Out of that band, Ambel co-founded Roscoe’s Gang, followed by the Yahoos, along with ex-Georgia Satellites leader Dan Baird, Along the way, he also cemented a reputation as an ace session producer for artists as varied as Nils Lofgren and Freedy Johnson, among a host of others. Tracks from all of his great bands, and some solo work, are featured on “Knucklehead,” including interesting covers of Tom Waits “Union Square,” Chip Robinson’s “”Psychic Friend,” and Neil Young’s “Revolution Blues.”

Currently working as the lead guitarist in the Dukes, the powerhouse backup band for songwriter Steve Earle, whose “The Usual Time” is one of this album’s many highlights, Ambel’s “Knucklehead” is testimony that his myriad musical projects have never gotten in the way of what he does best, write great songs and perform and produce them in an extraordinary fashion.
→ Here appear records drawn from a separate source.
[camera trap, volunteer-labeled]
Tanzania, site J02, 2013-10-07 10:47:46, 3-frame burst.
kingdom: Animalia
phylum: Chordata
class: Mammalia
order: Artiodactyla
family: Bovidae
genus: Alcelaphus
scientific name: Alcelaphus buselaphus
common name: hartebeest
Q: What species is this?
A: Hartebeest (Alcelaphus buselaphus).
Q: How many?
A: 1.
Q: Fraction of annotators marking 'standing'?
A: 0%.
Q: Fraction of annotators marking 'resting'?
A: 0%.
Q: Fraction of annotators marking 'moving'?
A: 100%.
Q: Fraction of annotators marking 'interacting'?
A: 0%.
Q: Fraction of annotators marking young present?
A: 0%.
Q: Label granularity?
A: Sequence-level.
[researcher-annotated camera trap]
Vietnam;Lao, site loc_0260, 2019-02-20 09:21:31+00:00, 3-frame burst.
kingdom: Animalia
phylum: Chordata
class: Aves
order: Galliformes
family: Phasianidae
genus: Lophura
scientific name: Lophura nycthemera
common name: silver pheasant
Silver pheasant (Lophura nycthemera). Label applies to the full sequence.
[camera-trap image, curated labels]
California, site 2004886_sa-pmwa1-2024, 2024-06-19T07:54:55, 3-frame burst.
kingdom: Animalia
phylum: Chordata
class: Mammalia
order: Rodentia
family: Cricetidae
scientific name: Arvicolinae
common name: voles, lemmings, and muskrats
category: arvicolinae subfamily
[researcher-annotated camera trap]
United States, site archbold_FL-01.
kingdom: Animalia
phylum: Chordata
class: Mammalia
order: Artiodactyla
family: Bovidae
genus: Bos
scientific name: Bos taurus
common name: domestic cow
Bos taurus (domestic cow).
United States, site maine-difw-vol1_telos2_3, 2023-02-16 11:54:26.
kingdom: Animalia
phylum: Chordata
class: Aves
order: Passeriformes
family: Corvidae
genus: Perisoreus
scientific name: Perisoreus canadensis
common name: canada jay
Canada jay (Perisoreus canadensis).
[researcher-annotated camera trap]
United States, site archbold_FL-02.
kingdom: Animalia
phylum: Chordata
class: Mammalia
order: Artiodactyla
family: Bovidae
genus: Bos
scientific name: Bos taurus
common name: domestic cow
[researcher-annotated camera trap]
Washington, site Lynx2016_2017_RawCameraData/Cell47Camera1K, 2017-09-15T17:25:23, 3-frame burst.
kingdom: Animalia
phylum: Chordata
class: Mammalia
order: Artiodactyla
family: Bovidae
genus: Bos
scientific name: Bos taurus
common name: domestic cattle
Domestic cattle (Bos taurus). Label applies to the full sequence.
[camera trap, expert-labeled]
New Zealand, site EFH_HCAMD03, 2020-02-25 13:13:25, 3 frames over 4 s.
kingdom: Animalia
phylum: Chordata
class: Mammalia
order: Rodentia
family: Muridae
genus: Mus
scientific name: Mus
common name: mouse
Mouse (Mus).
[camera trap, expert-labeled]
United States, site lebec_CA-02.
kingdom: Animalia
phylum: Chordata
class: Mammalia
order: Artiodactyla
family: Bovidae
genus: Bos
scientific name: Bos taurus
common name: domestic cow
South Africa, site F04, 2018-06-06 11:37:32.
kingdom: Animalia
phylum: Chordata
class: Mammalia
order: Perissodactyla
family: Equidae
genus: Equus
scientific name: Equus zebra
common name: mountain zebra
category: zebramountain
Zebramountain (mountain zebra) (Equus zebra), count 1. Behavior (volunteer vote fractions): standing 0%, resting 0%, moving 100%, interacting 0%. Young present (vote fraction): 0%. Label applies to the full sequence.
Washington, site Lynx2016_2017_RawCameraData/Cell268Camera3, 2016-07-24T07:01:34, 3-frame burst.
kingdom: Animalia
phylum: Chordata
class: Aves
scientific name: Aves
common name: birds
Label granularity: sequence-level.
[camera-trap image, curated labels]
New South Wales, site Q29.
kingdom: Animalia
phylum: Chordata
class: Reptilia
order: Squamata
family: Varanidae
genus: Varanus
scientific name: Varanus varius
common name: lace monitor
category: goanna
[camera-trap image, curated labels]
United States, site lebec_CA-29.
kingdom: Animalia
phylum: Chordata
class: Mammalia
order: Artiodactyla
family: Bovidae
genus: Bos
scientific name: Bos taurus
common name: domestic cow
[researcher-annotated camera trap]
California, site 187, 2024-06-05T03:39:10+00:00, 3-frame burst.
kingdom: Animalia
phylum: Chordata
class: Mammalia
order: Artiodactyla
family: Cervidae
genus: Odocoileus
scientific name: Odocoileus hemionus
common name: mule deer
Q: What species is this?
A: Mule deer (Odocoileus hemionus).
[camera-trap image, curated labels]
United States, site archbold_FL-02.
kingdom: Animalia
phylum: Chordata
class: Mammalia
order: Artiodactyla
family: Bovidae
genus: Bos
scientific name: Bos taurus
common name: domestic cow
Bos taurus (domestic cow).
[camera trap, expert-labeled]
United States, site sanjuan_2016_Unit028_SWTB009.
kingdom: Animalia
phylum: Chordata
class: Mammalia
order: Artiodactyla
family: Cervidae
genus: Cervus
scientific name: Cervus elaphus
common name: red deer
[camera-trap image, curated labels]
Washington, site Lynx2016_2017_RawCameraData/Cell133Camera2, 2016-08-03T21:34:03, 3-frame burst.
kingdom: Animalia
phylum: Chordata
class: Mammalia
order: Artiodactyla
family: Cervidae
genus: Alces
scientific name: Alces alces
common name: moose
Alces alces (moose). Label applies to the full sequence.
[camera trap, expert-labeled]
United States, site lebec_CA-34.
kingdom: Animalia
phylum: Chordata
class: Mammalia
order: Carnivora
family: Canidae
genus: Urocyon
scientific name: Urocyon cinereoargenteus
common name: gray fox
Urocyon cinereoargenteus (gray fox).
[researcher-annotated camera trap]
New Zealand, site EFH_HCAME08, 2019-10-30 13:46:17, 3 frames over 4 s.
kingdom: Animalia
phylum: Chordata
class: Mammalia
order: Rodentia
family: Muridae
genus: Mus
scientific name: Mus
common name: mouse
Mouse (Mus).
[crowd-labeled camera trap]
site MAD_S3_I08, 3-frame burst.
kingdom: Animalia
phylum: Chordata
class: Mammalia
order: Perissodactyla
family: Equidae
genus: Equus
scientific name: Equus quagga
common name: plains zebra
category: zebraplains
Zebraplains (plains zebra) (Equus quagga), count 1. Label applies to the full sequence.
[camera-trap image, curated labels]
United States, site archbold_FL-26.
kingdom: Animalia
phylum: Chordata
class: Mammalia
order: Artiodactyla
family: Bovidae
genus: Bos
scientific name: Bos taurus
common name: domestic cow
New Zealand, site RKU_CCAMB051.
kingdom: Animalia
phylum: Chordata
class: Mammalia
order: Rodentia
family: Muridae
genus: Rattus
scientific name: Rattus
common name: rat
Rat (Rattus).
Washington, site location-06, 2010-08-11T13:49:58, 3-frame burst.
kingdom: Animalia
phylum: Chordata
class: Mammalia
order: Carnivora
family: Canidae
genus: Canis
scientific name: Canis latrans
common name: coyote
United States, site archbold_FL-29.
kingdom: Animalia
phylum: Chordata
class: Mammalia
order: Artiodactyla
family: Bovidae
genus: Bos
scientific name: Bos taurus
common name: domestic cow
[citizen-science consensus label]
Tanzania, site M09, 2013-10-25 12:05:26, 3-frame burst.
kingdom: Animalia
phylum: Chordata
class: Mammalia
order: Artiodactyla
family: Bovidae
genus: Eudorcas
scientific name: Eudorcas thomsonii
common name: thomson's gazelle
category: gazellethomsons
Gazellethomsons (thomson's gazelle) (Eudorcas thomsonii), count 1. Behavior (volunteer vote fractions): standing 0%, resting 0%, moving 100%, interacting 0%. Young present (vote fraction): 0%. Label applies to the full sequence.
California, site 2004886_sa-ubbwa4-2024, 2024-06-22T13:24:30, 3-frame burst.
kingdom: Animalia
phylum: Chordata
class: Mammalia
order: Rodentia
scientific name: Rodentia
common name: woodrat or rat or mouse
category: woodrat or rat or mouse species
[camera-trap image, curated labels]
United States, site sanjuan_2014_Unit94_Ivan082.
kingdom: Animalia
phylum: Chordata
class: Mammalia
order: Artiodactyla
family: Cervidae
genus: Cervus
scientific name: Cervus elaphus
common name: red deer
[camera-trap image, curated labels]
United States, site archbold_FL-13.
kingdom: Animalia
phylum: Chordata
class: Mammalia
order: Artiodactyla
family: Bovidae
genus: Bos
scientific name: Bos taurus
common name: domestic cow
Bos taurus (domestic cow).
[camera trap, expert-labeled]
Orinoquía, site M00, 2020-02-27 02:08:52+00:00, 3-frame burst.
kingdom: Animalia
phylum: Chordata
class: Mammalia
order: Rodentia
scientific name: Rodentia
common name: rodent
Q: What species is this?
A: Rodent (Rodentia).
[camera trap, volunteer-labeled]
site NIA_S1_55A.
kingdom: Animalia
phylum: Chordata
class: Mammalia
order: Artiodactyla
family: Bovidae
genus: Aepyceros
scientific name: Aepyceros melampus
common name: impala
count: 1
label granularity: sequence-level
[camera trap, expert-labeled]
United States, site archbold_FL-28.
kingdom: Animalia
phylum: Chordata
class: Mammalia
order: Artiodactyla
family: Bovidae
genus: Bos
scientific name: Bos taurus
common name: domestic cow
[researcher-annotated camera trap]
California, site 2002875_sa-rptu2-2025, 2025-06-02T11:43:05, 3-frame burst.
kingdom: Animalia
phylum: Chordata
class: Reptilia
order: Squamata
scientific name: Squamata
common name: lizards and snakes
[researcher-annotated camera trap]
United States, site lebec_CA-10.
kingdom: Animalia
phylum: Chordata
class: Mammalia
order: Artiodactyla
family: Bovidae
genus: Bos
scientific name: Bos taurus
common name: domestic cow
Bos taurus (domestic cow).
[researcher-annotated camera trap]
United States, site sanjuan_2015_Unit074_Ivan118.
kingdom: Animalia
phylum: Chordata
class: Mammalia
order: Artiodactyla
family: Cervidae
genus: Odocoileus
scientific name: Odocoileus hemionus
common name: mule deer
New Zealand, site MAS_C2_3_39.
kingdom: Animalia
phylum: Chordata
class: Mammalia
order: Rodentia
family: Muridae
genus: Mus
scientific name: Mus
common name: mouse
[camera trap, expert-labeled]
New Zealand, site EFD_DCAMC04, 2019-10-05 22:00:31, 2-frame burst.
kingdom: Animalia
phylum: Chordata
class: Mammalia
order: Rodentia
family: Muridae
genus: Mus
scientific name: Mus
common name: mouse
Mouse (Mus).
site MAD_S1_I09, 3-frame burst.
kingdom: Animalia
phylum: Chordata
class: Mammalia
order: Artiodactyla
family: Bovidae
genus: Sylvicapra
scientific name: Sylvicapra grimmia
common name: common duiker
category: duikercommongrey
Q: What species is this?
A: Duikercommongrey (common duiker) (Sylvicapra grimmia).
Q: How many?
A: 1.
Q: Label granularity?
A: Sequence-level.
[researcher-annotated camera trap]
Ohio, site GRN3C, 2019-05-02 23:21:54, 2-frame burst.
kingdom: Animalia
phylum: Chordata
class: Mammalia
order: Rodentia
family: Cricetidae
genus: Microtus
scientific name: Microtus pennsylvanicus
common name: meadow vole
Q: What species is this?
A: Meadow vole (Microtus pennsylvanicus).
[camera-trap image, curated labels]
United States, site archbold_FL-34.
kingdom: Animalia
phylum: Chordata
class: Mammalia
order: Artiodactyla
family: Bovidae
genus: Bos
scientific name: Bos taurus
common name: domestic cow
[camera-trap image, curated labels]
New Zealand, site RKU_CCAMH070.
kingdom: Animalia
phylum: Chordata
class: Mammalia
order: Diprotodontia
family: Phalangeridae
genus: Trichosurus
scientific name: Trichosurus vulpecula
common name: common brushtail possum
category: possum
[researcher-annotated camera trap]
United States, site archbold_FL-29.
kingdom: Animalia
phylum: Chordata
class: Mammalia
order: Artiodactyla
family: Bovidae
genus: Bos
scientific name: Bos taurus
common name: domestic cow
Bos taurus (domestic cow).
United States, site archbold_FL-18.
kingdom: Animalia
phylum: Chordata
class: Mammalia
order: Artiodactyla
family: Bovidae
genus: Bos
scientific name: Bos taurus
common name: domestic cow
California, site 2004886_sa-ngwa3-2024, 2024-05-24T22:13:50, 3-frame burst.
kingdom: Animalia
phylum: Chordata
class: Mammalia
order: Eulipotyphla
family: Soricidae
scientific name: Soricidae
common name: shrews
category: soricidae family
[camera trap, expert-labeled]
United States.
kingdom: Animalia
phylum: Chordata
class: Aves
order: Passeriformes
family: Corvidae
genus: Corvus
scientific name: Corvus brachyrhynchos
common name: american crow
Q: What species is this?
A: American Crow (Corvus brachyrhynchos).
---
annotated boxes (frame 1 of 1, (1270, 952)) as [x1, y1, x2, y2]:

At one point, he can bowl you over with killer rock and roll, while, in the next, put a lump in your throat. If you don’t believe that, play “Usual Time,” followed by his extraordinary, tear jerker cover of “Always on My Mind,” and then “Psychic Friend” which follow each other on this release. Your emotions will be over all the lot, which is the point of the best music out there.

“Roscoe” remains one of the standard bearers of the best rock and roll in the past two decades, and “Knucklehead” is as pure a soundtrack to his vision, and that music, as you’ll find.